→ To do: Exactly the lines from the one containing "Of the point" through the end of the data below are to be reproduced, and nothing besides them.

—————

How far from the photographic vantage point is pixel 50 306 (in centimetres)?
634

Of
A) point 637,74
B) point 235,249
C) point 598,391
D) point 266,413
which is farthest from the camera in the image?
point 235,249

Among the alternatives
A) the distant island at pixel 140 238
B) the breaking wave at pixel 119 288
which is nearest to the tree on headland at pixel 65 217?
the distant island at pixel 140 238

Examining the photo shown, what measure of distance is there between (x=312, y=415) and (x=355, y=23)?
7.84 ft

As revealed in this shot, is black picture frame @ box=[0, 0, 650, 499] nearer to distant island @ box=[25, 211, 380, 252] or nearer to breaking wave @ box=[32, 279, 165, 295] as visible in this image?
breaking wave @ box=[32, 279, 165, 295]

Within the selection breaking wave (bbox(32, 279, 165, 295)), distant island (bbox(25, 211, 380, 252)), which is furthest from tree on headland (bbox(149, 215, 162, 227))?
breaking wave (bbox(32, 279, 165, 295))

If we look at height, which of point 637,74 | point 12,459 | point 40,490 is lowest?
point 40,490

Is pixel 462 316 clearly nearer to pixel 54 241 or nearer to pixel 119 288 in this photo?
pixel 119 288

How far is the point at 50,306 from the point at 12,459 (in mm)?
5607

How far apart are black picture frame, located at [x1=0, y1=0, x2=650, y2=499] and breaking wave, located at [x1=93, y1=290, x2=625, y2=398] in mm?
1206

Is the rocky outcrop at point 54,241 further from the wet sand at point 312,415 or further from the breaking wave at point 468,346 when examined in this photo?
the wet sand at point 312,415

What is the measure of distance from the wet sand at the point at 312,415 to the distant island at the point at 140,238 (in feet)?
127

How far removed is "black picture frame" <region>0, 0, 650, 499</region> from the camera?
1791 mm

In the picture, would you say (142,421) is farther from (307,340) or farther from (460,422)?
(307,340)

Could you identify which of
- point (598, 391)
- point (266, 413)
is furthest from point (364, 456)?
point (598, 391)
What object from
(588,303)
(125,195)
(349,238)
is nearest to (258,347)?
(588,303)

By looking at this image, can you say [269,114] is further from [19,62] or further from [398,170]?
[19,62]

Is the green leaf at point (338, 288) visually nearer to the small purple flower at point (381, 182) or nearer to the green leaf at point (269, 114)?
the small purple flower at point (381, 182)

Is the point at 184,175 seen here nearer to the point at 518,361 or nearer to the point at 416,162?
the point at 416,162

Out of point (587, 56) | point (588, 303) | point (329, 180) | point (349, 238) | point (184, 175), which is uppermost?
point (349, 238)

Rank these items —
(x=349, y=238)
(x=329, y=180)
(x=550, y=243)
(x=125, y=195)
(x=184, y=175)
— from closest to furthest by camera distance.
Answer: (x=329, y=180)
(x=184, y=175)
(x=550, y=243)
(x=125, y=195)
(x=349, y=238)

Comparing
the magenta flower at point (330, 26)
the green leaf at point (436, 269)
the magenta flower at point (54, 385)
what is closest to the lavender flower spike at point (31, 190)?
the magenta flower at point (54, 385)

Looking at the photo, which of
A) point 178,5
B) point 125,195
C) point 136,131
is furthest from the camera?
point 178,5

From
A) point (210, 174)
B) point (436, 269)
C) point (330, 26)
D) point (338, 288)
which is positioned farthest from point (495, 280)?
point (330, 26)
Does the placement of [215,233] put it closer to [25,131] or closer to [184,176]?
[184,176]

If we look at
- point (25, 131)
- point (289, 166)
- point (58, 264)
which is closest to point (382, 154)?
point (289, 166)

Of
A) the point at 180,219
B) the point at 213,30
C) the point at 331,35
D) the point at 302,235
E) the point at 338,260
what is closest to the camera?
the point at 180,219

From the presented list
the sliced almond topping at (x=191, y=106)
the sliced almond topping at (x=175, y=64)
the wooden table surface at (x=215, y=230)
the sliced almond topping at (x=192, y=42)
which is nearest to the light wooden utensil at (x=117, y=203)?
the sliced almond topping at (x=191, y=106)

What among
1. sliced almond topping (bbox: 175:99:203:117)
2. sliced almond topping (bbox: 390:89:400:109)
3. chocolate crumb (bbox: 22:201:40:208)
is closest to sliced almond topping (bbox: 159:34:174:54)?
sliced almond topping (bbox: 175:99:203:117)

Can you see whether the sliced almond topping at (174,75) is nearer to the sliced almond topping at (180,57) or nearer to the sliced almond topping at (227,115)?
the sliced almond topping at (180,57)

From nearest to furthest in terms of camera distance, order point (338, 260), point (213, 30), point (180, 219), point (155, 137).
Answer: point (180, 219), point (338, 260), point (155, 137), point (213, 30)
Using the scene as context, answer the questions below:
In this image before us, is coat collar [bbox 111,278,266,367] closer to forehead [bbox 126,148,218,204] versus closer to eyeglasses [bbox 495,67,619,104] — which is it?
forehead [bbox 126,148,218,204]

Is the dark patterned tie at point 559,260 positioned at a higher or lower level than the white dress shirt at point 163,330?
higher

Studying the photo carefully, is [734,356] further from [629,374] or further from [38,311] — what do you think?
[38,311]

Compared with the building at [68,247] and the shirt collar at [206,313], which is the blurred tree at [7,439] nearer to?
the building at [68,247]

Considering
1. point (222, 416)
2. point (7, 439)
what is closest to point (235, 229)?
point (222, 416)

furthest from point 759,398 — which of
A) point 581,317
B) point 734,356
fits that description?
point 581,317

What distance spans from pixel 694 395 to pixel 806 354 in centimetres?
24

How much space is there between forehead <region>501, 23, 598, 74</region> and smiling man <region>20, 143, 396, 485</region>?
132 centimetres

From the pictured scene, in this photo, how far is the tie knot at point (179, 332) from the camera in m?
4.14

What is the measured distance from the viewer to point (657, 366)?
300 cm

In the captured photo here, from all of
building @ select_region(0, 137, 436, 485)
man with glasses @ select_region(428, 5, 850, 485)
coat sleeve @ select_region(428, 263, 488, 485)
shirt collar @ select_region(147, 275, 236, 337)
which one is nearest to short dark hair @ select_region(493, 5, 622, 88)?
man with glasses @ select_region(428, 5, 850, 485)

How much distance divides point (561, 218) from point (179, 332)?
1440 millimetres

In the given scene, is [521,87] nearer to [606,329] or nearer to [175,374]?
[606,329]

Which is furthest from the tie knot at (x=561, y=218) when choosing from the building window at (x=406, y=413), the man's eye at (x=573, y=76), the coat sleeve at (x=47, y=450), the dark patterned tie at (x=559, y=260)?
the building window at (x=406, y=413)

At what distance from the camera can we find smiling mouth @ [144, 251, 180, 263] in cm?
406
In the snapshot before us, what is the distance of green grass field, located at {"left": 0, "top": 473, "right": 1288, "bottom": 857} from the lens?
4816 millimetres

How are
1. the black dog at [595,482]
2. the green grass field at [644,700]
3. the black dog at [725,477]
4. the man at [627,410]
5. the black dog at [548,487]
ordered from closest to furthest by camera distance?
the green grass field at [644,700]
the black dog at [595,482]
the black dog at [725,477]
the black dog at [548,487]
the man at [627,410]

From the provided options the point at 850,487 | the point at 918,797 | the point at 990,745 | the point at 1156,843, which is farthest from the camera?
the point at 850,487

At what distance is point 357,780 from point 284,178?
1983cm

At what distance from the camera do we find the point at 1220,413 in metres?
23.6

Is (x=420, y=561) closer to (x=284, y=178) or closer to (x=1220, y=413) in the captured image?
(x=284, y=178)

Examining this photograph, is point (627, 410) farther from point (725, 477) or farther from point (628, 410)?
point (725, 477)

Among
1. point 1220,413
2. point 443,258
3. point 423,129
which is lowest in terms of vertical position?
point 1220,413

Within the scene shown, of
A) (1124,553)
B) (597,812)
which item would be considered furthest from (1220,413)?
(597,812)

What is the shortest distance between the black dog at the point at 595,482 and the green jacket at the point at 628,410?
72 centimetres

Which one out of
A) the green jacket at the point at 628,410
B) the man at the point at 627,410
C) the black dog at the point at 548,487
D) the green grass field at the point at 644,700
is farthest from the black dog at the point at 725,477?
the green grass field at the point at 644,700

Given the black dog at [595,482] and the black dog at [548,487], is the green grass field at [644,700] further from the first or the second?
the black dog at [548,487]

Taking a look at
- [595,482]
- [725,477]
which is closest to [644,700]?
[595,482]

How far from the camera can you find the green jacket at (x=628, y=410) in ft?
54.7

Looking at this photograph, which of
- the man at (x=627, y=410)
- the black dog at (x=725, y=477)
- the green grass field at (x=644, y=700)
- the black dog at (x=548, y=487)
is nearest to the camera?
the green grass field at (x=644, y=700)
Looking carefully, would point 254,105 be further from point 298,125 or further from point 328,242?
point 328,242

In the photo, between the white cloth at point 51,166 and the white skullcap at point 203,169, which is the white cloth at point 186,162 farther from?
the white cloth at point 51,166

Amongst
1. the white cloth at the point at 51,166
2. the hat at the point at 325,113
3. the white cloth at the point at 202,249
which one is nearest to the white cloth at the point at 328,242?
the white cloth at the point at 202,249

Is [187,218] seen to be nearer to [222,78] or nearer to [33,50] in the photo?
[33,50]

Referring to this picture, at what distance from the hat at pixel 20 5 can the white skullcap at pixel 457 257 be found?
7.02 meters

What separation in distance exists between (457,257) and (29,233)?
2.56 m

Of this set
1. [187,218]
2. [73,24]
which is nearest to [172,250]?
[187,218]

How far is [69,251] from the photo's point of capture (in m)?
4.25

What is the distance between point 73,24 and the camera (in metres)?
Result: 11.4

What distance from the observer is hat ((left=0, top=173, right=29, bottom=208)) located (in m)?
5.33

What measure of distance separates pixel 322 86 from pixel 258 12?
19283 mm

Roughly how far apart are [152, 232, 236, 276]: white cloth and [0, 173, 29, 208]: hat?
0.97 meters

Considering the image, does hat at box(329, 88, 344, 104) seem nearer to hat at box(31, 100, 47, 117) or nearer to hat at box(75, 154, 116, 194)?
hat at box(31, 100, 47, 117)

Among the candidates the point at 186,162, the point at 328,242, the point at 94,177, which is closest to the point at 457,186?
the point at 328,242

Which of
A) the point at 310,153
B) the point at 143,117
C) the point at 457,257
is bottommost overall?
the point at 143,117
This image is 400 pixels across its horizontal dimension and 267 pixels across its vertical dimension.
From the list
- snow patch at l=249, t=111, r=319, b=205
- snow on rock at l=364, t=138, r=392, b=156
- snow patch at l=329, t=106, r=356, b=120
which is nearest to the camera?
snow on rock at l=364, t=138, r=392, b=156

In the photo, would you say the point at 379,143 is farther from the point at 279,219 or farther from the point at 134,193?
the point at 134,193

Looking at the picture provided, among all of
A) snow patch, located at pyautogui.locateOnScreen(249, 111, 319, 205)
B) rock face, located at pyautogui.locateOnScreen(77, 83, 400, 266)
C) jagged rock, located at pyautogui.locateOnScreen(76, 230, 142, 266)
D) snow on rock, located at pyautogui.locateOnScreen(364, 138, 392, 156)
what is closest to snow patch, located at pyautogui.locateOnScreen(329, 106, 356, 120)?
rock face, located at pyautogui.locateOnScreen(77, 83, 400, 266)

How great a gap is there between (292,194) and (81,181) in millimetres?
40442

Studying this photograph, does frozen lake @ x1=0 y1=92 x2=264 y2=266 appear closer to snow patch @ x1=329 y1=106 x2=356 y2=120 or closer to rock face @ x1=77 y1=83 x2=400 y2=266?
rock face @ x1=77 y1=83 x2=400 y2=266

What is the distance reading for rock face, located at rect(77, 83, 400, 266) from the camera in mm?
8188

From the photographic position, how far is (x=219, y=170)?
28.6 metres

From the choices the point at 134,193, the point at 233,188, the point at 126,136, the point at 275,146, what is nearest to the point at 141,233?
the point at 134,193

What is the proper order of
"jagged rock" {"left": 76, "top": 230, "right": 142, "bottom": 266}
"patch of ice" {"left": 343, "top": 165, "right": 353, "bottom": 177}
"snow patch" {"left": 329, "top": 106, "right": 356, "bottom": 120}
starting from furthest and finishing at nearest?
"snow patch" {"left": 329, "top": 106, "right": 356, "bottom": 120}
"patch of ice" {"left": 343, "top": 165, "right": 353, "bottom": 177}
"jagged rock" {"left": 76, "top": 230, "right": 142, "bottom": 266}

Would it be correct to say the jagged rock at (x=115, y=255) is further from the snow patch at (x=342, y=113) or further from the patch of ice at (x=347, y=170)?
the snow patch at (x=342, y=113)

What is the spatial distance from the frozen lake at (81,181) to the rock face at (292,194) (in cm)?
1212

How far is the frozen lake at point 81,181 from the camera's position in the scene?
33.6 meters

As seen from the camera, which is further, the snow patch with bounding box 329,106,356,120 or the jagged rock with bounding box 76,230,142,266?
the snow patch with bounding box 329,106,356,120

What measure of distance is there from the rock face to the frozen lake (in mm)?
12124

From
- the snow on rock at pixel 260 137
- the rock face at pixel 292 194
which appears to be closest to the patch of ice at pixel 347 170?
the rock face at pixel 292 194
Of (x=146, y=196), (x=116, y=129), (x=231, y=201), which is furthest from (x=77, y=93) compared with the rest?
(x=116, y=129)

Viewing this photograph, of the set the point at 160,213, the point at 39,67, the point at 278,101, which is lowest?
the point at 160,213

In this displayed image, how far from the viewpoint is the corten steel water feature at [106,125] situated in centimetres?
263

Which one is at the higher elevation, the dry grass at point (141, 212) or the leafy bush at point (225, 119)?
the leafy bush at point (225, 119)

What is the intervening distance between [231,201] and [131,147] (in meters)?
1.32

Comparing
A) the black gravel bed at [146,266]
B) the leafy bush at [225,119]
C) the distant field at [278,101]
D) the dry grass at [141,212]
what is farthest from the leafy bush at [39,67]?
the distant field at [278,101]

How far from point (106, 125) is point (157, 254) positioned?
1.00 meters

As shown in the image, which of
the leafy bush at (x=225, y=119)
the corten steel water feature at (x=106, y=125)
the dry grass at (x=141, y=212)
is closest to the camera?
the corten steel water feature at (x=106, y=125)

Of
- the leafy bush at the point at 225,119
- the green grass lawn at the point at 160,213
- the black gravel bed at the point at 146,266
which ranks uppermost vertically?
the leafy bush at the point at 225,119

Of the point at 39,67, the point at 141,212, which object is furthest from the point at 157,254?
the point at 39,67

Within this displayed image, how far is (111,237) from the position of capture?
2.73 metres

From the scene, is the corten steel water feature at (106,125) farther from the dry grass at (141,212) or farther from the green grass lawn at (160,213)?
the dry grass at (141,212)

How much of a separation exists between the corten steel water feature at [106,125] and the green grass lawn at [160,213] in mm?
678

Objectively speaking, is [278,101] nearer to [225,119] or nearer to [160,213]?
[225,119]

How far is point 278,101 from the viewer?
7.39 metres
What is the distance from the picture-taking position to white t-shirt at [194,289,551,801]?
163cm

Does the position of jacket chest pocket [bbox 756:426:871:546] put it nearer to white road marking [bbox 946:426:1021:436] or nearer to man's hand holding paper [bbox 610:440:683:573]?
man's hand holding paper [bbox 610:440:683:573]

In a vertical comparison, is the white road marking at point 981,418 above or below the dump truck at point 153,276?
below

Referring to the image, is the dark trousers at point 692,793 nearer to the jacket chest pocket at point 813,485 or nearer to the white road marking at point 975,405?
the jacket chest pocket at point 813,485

—————

→ Response to the exercise:
Of the point at 39,67, the point at 141,212, which object is furthest from the point at 157,254?
the point at 39,67

Within this displayed image, how far is (111,237) from the position of capture?
2.73 metres

From the scene, is the corten steel water feature at (106,125) farther from the dry grass at (141,212) or farther from the green grass lawn at (160,213)?
the dry grass at (141,212)

How much of a separation exists between the corten steel water feature at [106,125] and the green grass lawn at [160,213] in mm?
678

Objectively speaking, is [278,101] nearer to [225,119] or nearer to [160,213]?
[225,119]

How far is point 278,101 from the viewer?
7.39 metres
What is the distance from the picture-taking position to white t-shirt at [194,289,551,801]?
163cm

Does the position of jacket chest pocket [bbox 756:426:871:546] put it nearer to white road marking [bbox 946:426:1021:436] or nearer to man's hand holding paper [bbox 610:440:683:573]?
man's hand holding paper [bbox 610:440:683:573]

In a vertical comparison, is the white road marking at point 981,418 above or below the dump truck at point 153,276?
below

Referring to the image, is the dark trousers at point 692,793 nearer to the jacket chest pocket at point 813,485 or nearer to the white road marking at point 975,405?
the jacket chest pocket at point 813,485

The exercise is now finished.